In [None]:
from __future__ import division, print_function

import GPy
import numpy as np
import matplotlib.pyplot as plt
from functools import partial
%matplotlib inline

# Try to import safe_rl from system
# if it fails get it from the main folder directly instead.
import utilities
from plotting import plot_lyapunov_1d

# If library not installed, import it from '../'
safe_learning = utilities.import_from_directory('safe_learning', '../')

We start by defining a discretization of the space $[-1, 1]$ with discretization constant $\tau$

In [None]:
# Discretization constant
tau = 0.001

# x_min, x_max, discretization
grid_param = [-1., 1., tau]
extent = np.array(grid_param[:2])

# Create a grid
grid = np.arange(*grid_param)[:, None]
num_samples = len(grid)

print('Grid size: {0}'.format(len(grid)))

### Draw system dynamics from a GP

We define a kernel, $k(x,x') = k_{\mathrm{linear}}(x, x') * k_{\mathrm{Matern}}(x, x')$, which models a nonlinear, 2-times differentiable function with linearly increasing amplitude. We draw a sample from this kernel in order to define the dynamics.

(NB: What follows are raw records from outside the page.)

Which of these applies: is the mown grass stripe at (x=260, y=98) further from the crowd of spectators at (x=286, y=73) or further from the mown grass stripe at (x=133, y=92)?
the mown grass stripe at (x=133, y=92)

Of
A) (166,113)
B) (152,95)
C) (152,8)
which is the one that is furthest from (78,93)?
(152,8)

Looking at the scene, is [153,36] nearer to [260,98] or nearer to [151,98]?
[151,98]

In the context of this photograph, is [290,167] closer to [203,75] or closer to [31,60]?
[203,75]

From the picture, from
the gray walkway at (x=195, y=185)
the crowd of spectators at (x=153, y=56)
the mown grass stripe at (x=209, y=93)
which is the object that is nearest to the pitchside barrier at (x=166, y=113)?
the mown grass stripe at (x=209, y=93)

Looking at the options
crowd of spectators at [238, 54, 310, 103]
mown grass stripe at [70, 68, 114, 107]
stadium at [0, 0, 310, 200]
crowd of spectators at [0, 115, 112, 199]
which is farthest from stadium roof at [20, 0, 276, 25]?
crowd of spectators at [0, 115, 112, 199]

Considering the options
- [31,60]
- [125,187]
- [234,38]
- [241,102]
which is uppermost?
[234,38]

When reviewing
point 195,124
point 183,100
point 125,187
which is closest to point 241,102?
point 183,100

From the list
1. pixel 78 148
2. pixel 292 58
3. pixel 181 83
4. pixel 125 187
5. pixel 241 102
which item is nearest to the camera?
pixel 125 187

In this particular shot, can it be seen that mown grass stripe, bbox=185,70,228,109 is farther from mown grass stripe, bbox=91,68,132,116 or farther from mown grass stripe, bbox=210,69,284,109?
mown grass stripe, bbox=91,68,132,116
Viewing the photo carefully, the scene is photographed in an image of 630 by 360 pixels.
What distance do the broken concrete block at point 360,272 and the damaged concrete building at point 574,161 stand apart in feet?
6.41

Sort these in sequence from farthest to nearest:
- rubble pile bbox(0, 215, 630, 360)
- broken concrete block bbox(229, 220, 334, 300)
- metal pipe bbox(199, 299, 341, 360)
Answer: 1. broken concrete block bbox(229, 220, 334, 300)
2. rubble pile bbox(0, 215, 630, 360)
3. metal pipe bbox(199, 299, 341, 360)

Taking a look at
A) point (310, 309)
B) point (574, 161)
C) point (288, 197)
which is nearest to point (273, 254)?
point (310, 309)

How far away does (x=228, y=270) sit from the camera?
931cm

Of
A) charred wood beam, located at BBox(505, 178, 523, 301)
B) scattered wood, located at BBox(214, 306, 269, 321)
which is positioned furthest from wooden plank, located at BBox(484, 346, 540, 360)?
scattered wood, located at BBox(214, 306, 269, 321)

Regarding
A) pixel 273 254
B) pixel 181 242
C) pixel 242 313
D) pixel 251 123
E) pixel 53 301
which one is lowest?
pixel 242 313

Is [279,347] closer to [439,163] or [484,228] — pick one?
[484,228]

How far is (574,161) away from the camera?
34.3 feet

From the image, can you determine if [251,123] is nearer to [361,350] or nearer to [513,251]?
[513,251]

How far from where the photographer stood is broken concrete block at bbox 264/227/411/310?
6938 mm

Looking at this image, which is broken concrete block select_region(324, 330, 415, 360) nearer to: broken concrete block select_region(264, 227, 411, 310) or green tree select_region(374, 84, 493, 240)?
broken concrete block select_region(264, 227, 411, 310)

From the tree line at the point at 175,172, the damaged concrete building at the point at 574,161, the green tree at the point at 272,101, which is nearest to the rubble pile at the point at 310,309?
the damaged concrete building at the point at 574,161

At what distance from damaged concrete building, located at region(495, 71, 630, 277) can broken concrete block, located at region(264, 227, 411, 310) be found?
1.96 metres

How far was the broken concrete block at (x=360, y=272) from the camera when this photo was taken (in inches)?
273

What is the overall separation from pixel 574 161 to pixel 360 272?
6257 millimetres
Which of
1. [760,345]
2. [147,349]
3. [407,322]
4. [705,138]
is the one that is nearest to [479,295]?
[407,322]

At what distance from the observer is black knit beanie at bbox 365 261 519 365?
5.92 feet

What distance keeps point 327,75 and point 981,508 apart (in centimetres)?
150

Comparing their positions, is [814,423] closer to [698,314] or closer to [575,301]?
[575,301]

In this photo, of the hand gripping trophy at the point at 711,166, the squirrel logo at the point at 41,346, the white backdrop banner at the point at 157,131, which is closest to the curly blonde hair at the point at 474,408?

The following plot shows the kind of functions that this kernel implies

In [None]:
kernel = GPy.kern.Matern32(1, lengthscale=0.2, variance=0.2**2) * GPy.kern.Linear(1)

for i in range(10):
    f = safe_learning.sample_gp_function(
        kernel,
        [extent],
        num_samples=100,
        noise_var=0.1,
        interpolation='kernel')
    plt.plot(grid, f(grid, noise=False))

plt.ylabel('$f(x)$')
plt.xlabel('x')
plt.title('Samples drawn from the GP model of the dynamics')
plt.show()

We define the GP model using one particular sample of the GP, in addition to a stable, closed-loop, linear model.
$$\dot{x} = -0.25 x + g_\pi(x),$$

The prior dynamics are locally asymptotically stable. Moreover, in the one-dimensional case, the dynamics are stable as long as $\dot{x} > 0$ if $x<0$ and $\dot{x} < 0$ if $x>0$.

In [None]:
# Observation noise
noise_var = 0.01 ** 2

# Mean dynamics
mf = GPy.core.Mapping(1, 1)
mf.f = lambda x: -0.25 * x
mf.update_gradients = lambda a, b: None

# Define one sample as the true dynamics
np.random.seed(5)
true_dynamics = safe_learning.sample_gp_function(
    kernel,
    [extent],
    num_samples=100,
    noise_var=noise_var,
    interpolation='kernel',
    mean_function=mf.f)

# Define a GP model over the dynamics
gp = GPy.models.GPRegression(np.array([[0]]),
                             np.array([[0]]),
                             kernel,
                             noise_var=noise_var,
                             mean_function=mf)

# Plot the basic model
gp.plot_f(plot_limits=extent)
plt.plot(grid, true_dynamics(grid, noise=False), color='black', alpha=0.8)
plt.title('GP model of the dynamics')
plt.show()

Additionally we define a random lyapunov function. Unlike for multiple dimensions, in the one-dimensional case all radially increasing functions are equivalent. Here we pick
$$V(x) = x^2$$
The previous GP model defines a GP model over $\dot{V}(x) = \frac{\partial V(x)}{\partial x} f(x)$. In the following, we only consider the 2-$\sigma$ upper confidence bound of this model. Since the dynamics are Lipschitz continuous, $\dot{V}$ is Lipschitz continuous as well.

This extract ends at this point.